Muito antes de essa subtribo invadir as festas, quartos e camas com o seu sexo sanitário, morango e uma pedra de gelo, já o venerável Freud dissera que sempre que um homem e uma mulher se interpenetram – dedos de cada um dentro de cada qual – são dois homens e duas mulheres que, com sorte, se penetram, qualquer coisa e etcétera.

Sempre foi assim, pareciam dois e era a orgia de quatro, mas agora foi-se embora um; ou seja, com ele foram-se embora dois, confirmaria Freud. Para onde foi esse Gary Cooper, esse John Wayne, mesmo esse Cary Grant que eram o espelho masculino, homens tão homens que até podiam ter uma mulher dentro?

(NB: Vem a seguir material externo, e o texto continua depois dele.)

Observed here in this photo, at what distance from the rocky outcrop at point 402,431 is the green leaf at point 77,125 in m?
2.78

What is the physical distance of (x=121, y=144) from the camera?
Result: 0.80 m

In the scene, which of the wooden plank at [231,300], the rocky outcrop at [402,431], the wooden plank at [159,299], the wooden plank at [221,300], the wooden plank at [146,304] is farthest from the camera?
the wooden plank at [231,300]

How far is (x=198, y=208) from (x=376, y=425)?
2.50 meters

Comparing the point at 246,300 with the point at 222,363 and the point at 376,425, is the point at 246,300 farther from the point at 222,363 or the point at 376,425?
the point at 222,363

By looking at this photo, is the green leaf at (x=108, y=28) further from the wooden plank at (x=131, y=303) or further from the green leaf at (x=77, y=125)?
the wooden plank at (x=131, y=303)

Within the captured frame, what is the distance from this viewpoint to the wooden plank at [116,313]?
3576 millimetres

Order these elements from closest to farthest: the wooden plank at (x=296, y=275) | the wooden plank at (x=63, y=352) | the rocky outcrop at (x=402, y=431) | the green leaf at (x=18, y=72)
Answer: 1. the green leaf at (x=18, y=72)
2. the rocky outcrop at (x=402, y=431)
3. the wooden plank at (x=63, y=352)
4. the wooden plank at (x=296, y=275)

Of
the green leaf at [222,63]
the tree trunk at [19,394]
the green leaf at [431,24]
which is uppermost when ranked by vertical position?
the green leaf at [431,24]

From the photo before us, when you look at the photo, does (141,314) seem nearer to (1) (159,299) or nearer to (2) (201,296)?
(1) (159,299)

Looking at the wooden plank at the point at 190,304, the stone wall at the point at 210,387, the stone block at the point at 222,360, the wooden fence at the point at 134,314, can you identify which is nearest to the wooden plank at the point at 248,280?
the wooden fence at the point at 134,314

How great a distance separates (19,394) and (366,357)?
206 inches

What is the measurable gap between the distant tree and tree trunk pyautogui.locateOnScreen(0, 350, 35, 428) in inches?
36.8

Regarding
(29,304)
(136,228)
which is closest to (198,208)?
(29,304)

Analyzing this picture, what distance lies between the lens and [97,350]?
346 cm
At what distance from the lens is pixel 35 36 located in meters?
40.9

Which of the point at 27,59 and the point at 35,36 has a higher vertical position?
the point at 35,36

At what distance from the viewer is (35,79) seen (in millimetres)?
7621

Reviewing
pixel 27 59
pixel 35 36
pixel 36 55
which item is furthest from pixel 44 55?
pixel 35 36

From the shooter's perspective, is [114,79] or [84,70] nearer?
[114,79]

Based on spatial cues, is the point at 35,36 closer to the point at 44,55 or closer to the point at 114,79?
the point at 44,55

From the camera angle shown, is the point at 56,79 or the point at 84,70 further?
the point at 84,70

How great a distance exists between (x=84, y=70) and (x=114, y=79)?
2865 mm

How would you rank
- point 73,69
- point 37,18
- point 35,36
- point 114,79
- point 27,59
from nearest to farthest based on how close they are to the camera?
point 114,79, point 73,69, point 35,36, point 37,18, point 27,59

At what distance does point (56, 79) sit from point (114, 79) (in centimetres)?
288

John_Wayne - the searchers

Eu vi, no óbvio homem-mulher que havia em Humphrey Bogart, o moribundo que já era o homem. O cinismo era o verniz mate com que ele disfarçava a própria morte. Camuflava em esgares a vontade de heroísmo em Casablanca, e torturava-o, no estarrecedor In a Lonely Place, a surdíssima gentileza que empurrava o escritor que sonhava ser para a desencontrada busca do sublime e do belo, que nem o amor de Gloria Grahame conseguia redimir.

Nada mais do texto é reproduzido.